Write the listing out again word for word, excluding any pictures.
:: Dataset records ::
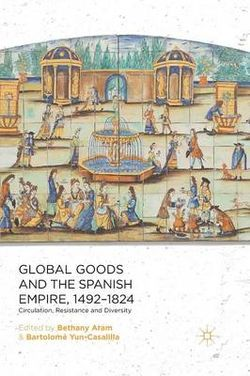 Global Goods and the Spanish Empire, 1492-1824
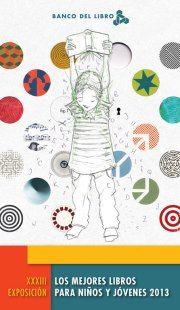 Los mejores libros para niños y jóvenes 2013.  http://www.bancodellibro.org.ve/pdf/BL-Recomienda2013.pdf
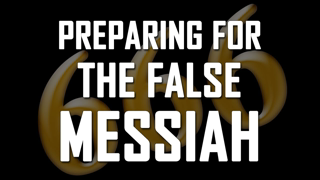 Part 7: Preparing for the False Messiah - John S. Torell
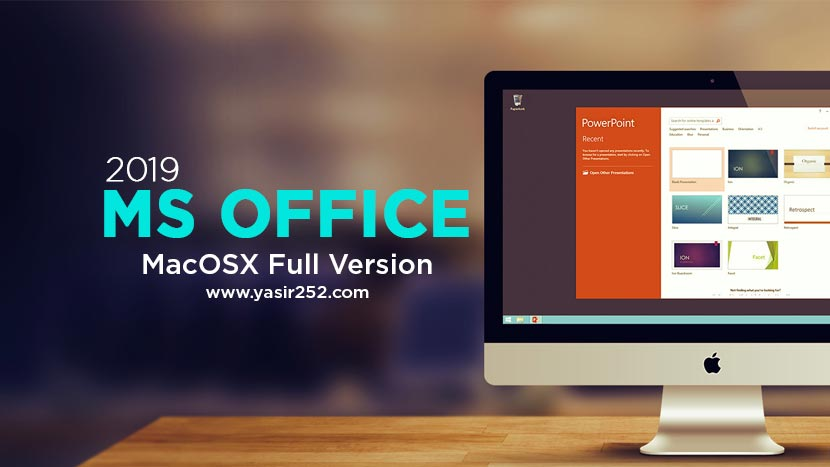 Microsoft Office 2019 Mac Free Download (Mojave) | YASIR252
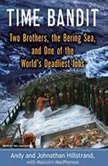 Time Bandit Two Brothers, the Bering Sea, and One of the World's Deadliest Jobs, Andy Hillstrand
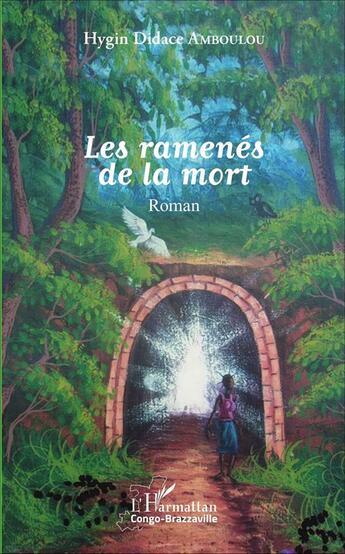 Couverture du livre « Les ramenés de la mort » de Hygin Didace Amboulou aux éditions L'harmattan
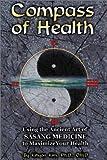 Compass of Health, Kihyon Kim, 156414559X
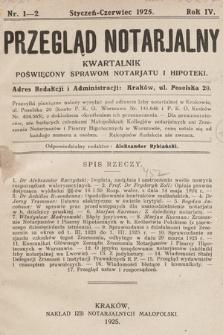 Przegląd Notarjalny : kwartalnik poświęcony sprawom notarjatu i hipoteki. 1925, nr1-2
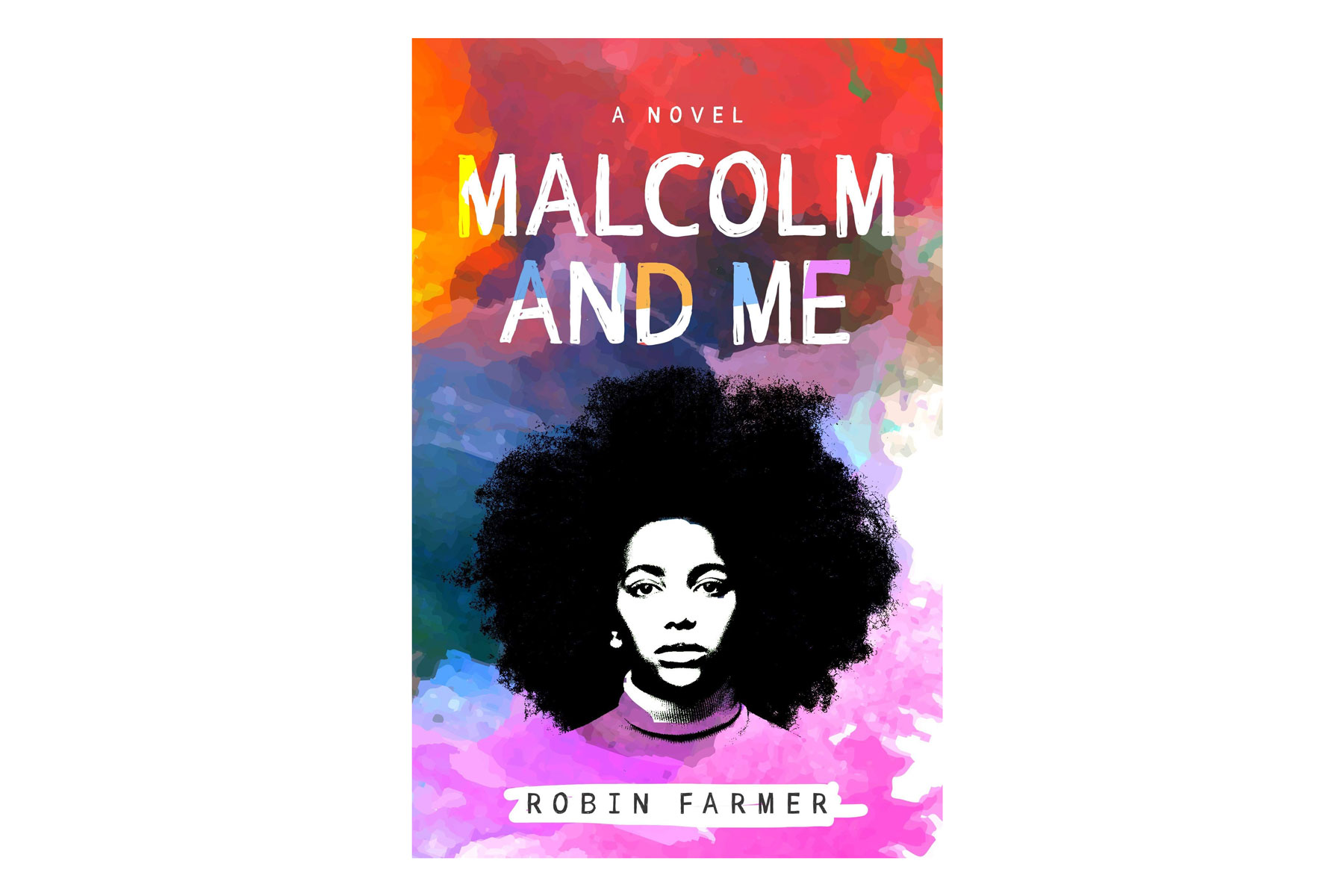 Malcolm and Me book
:::
> Reply to the task:
 Global Goods and the Spanish Empire, 1492-1824
 Los mejores libros para niños y jóvenes 2013.  http://www.bancodellibro.org.ve/pdf/BL-Recomienda2013.pdf
 Part 7: Preparing for the False Messiah - John S. Torell
 Microsoft Office 2019 Mac Free Download (Mojave) | YASIR252
 Time Bandit Two Brothers, the Bering Sea, and One of the World's Deadliest Jobs, Andy Hillstrand
 Couverture du livre « Les ramenés de la mort » de Hygin Didace Amboulou aux éditions L'harmattan
 Compass of Health, Kihyon Kim, 156414559X
 Przegląd Notarjalny : kwartalnik poświęcony sprawom notarjatu i hipoteki. 1925, nr1-2
 Malcolm and Me book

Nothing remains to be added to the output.